SET OF TASKS —
1 - Reproduce word for word the stretch of the cruise-injury passage below from "And if somehow, miraculously, a" through "a loved one.".
2 - According to the cruise-injury passage below, within how many days of the incident does NCL's passenger ticket contract require claimants to notify the cruise line in writing?

DOCUMENT EXTRACT —
━━━━━━━━━━━━━━━━━━━━
I have written and spoken and argued about the magnitude of obstacles that injured passengers face when suing a careless cruise line. Those include the one-year statute of limitations, requiring passengers to sue in Federal Court in Miami regardless of where the claimant lives and where the accident happened, and the obscure written-notice requirements that many cruise lines have, like NCL’s ridiculous mandate buried deep in their passenger ticket contract that obligates claimants to advise the cruise line in writing within 185 days of the incident.     

And if somehow, miraculously, a person who gets hurt on a cruise ship successfully navigates the first line of cruise line industry defenses, and gets on the field, the plaintiff faces an aggressive defense of hungry and growling cruise line defense lawyers, well trained and even better funded, eager to tear the case apart. I also write, speak, and argue often about the tricks and tactics used by those advocates to destroy legitimate claims and squash any chance innocent victims may have of obtaining justice in the form of compensation for their lost time from work, pain, suffering, medical expenses, scarring, disfigurement, and sadly the loss of a loved one.
━━━━━━━━━━━━━━━━━━━━
PROVIDED DATA —

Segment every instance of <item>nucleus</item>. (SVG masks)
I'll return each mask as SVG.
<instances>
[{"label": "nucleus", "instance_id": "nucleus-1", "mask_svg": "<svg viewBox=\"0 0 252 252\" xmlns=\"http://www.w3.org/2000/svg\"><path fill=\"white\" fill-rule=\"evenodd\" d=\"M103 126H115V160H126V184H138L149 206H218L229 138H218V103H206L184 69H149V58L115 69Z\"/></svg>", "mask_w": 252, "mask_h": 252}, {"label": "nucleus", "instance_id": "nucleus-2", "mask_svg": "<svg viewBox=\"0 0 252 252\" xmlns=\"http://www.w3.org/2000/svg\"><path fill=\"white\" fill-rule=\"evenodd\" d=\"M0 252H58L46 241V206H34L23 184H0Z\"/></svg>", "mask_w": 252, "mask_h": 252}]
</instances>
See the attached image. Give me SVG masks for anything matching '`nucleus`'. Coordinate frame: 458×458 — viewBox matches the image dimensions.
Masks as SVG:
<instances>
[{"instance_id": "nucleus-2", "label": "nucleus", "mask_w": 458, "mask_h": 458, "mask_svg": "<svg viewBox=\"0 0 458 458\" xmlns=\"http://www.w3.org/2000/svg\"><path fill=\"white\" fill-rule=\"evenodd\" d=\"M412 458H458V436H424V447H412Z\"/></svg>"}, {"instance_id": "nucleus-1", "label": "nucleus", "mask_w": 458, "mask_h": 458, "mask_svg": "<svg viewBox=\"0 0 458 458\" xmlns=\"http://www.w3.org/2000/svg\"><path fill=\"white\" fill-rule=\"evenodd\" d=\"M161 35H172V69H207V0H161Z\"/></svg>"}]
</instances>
━━━━━━━━━━━━━━━━━━━━
RESPONSE LIST —
1 -
And if somehow, miraculously, a person who gets hurt on a cruise ship successfully navigates the first line of cruise line industry defenses, and gets on the field, the plaintiff faces an aggressive defense of hungry and growling cruise line defense lawyers, well trained and even better funded, eager to tear the case apart. I also write, speak, and argue often about the tricks and tactics used by those advocates to destroy legitimate claims and squash any chance innocent victims may have of obtaining justice in the form of compensation for their lost time from work, pain, suffering, medical expenses, scarring, disfigurement, and sadly the loss of a loved one.

2 - Within 185 days of the incident.